§ **What this task involves**: Return the lines that run from the beginning of the entries to the line holding "Князь и Царевна на острове", inclusive, and drop the pictures.

[Short descriptive text snippets]
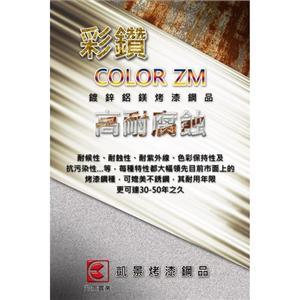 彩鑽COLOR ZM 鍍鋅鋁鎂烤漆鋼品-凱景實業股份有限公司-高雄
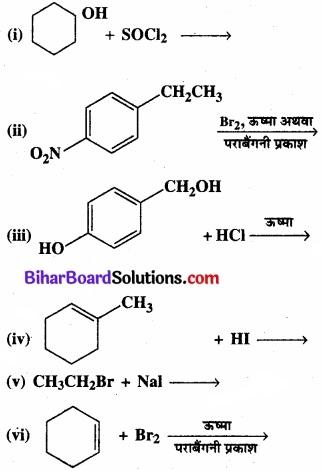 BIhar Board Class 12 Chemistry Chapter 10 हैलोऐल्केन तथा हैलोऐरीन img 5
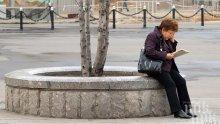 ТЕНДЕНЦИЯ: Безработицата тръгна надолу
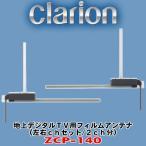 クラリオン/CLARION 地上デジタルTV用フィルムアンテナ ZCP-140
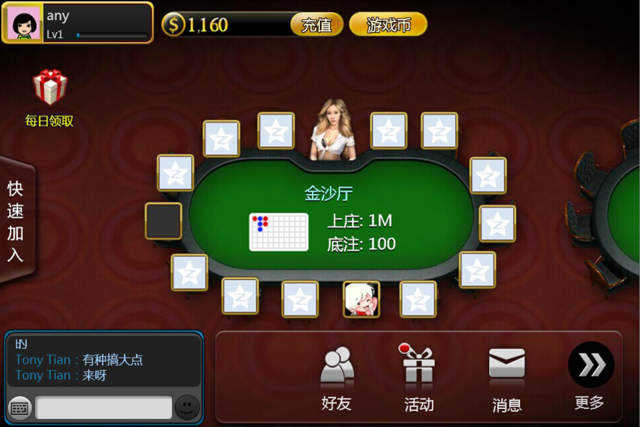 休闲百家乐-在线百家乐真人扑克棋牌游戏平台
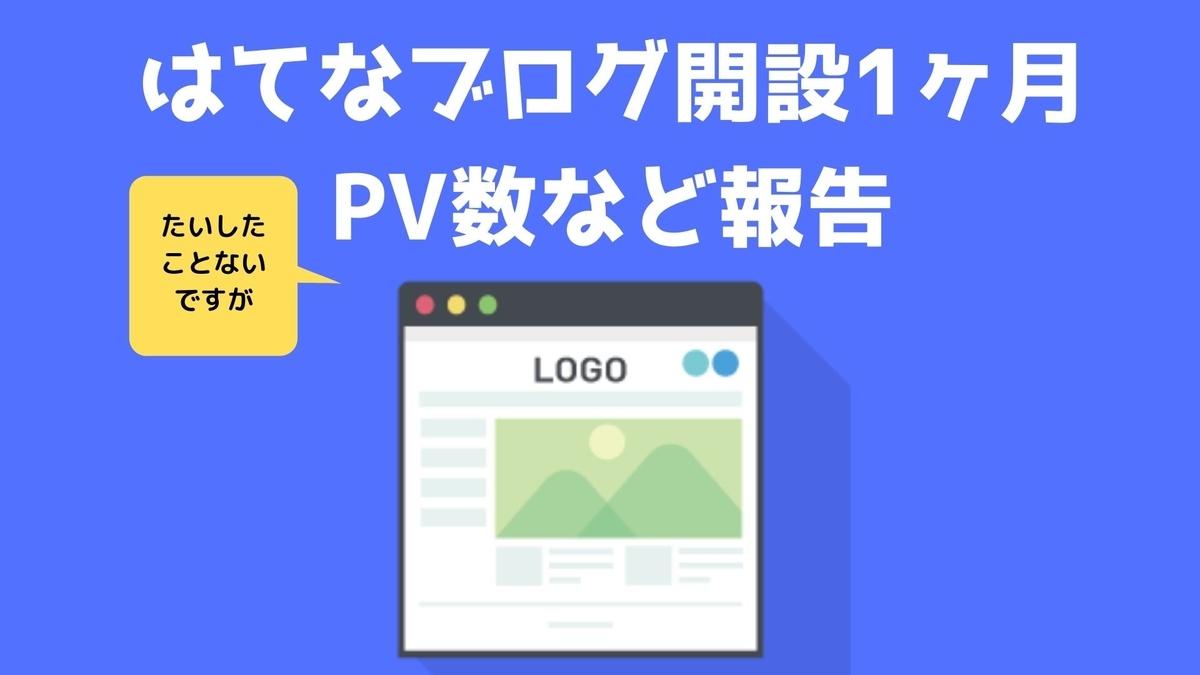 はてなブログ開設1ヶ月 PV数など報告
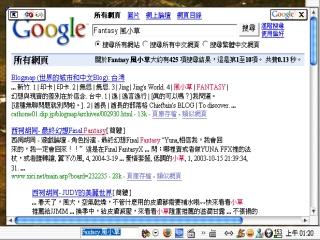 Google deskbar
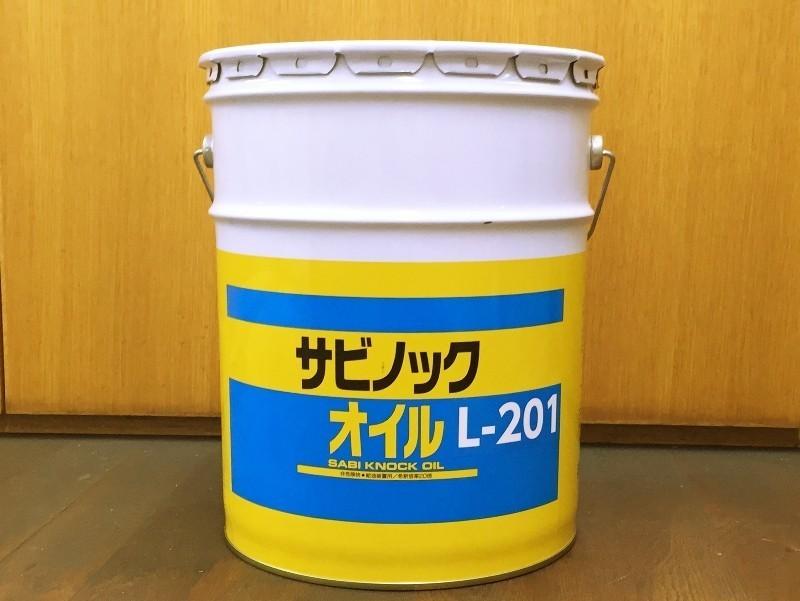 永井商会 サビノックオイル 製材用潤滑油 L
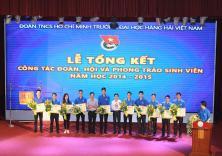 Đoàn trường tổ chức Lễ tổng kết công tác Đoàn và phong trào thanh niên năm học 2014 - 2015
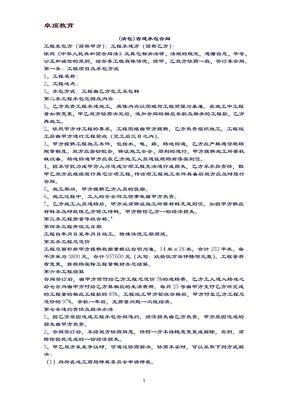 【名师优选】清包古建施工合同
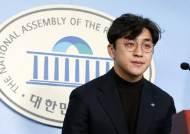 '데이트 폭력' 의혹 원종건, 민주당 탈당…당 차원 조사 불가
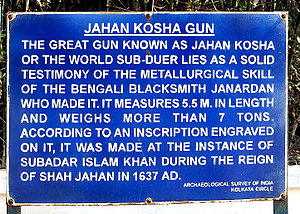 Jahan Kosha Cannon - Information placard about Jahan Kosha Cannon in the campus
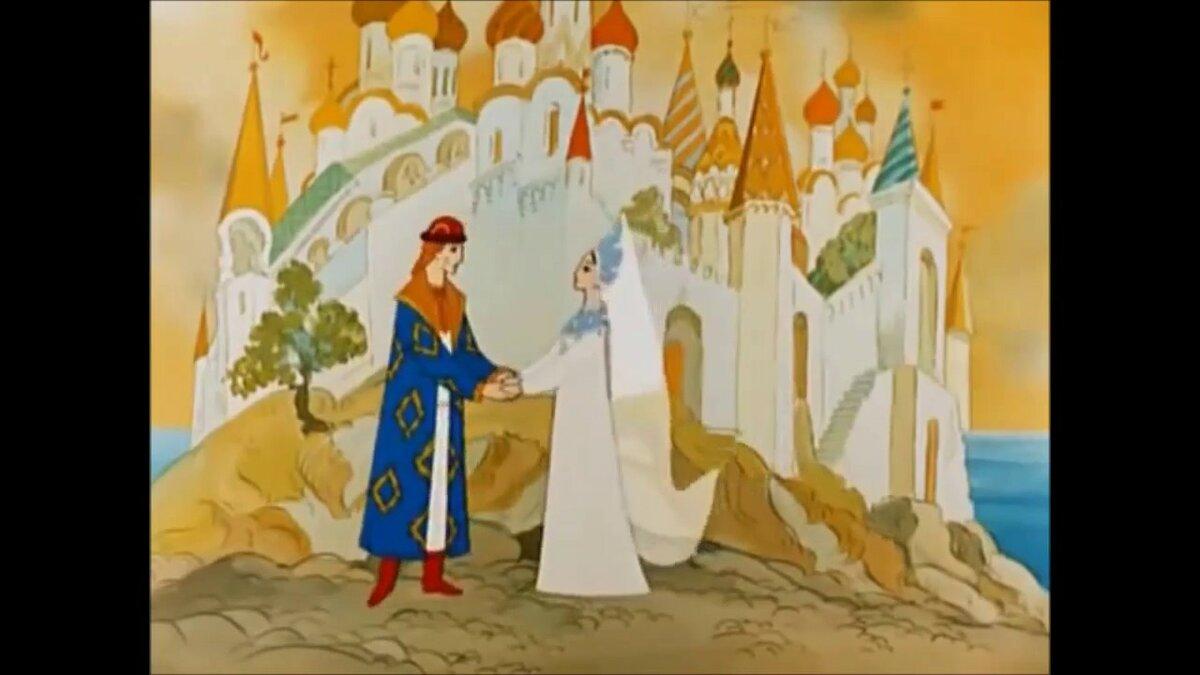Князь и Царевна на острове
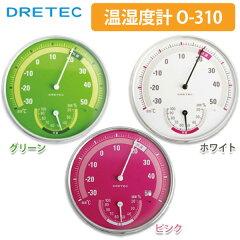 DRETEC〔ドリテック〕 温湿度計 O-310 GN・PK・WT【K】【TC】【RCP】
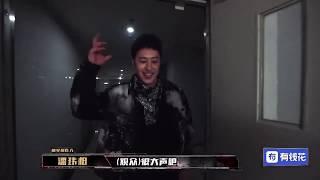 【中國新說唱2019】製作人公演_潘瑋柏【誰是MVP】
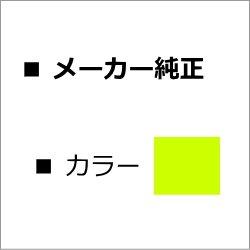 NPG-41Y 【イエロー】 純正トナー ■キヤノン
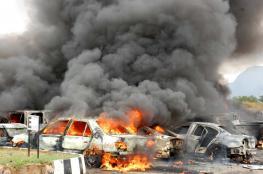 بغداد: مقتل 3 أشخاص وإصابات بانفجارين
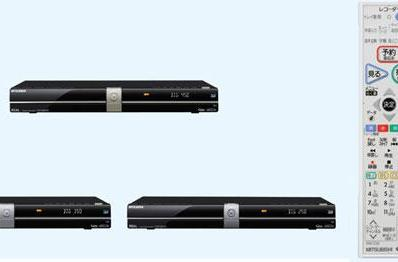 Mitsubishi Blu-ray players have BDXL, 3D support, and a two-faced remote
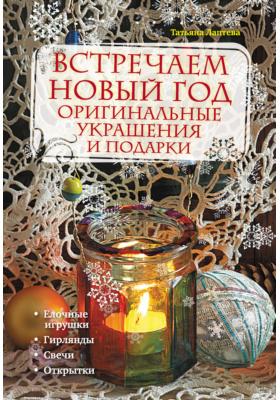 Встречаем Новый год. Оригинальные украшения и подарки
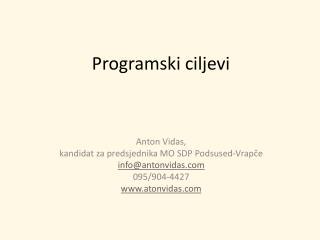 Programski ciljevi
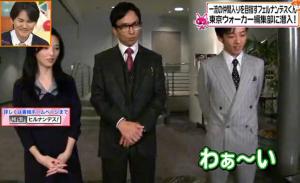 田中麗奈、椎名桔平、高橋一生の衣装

§ **Response box**:
 彩鑽COLOR ZM 鍍鋅鋁鎂烤漆鋼品-凱景實業股份有限公司-高雄
 BIhar Board Class 12 Chemistry Chapter 10 हैलोऐल्केन तथा हैलोऐरीन img 5
 ТЕНДЕНЦИЯ: Безработицата тръгна надолу
 クラリオン/CLARION 地上デジタルTV用フィルムアンテナ ZCP-140
 休闲百家乐-在线百家乐真人扑克棋牌游戏平台
 はてなブログ開設1ヶ月 PV数など報告
 Google deskbar
 永井商会 サビノックオイル 製材用潤滑油 L
 Đoàn trường tổ chức Lễ tổng kết công tác Đoàn và phong trào thanh niên năm học 2014 - 2015
 【名师优选】清包古建施工合同
 '데이트 폭력' 의혹 원종건, 민주당 탈당…당 차원 조사 불가
 Jahan Kosha Cannon - Information placard about Jahan Kosha Cannon in the campus
Князь и Царевна на острове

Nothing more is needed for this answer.